Abstract 2102: Mechanism of Atrial Tachycardias Following Left Atrial Ablation of Atrial Fibrillation
Background: Patients who undergo left atrial (LA) ablation of atrial fibrillation (AF) may develop organized atrial tachycardia (AT) during follow up. The mechanism of AT is not well described.
Objective: To determine the mechanism of AT following LA ablation of AF.
Methods: Fifty four patients (Age=56±9; Males=42; paroxysmal AF=37; EF=52±10 years; LA=43±5 mm) who had previously undergone LA ablation of AF were referred for a repeat ablation procedure for AT. The initial procedure for AF involved creation of circular lesions around the left- and right-sided pulmonary veins (PV), a posterior/roof line connecting the two circular lesions, and a mitral isthmus line. AT was mapped by activation and entrainment mapping. The 3-D maps from the AF and AT procedures were compared in multiple views to determine whether AT arose from a prior ablation line.

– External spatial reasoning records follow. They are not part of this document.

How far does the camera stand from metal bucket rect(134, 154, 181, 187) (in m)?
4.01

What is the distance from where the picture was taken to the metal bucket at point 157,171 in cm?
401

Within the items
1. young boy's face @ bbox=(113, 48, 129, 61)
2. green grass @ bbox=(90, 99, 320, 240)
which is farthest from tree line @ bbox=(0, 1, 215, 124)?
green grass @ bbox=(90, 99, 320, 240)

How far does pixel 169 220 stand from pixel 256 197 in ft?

Results: A total of 91 ATs were mapped in the 54 patients. Of the 91 ATs, the mechanism was due to macroreentry in 74 (81%), small reentrant circuits in 6 (7%), and focal tachycardias in 11 (12%) of the cases. The critical isthmus of the 74 macroreentrant ATs was localized to the mitral isthmus in 32 (43%), LA roof in 12 (16%), LA septum in 9 (12%), coronary sinus in 4 (5%), LA anterior wall in 2 (3%), and the cavotricuspid isthmus (CTI) in 15 (20%) of the ATs. The target site of the 6 ATs due to a small reentrant circuit was determined to be the periostial region of the left superior PV in 3 (50%), LA anterior wall in 2 (33%), and the proximal coronary sinus in 1 (17%) of the ATs. All of the 11 focal ATs originated from the left or right PVs. Fifty nine of the 65 (91%) reentrant left atrial tachycardias (after excluding the 15 ATs from the CTI) originated from prior ablation lines.

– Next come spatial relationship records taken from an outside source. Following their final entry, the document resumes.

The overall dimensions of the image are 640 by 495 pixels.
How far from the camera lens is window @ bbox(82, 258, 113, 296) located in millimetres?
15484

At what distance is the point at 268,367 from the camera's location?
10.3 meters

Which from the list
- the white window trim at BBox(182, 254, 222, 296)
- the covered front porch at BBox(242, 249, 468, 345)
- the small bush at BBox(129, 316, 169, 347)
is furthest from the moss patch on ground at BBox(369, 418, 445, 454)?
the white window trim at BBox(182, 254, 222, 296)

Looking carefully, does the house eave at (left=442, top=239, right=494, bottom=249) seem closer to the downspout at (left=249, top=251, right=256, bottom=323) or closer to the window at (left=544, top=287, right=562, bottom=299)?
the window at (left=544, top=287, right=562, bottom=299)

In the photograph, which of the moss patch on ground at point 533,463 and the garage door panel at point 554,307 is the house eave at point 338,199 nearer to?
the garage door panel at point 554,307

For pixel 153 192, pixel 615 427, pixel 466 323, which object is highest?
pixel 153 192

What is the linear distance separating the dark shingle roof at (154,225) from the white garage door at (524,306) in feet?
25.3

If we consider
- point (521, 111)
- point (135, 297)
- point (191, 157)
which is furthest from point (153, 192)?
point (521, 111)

Conclusions: The vast majority of ATs that occur following LA ablation of AF are due to a reentrant mechanism. Approximately 90% of the LA reentrant ATs arose from previously ablated areas, and therefore, were most likely due to gaps in the prior ablation lines. Prior LA ablation may have unmasked focal ATs originating from the PVs by elimination of fibrillatory conduction. Although demonstration of linear block may be challenging in some patients, it may have reduced the prevalence of gap-related ATs.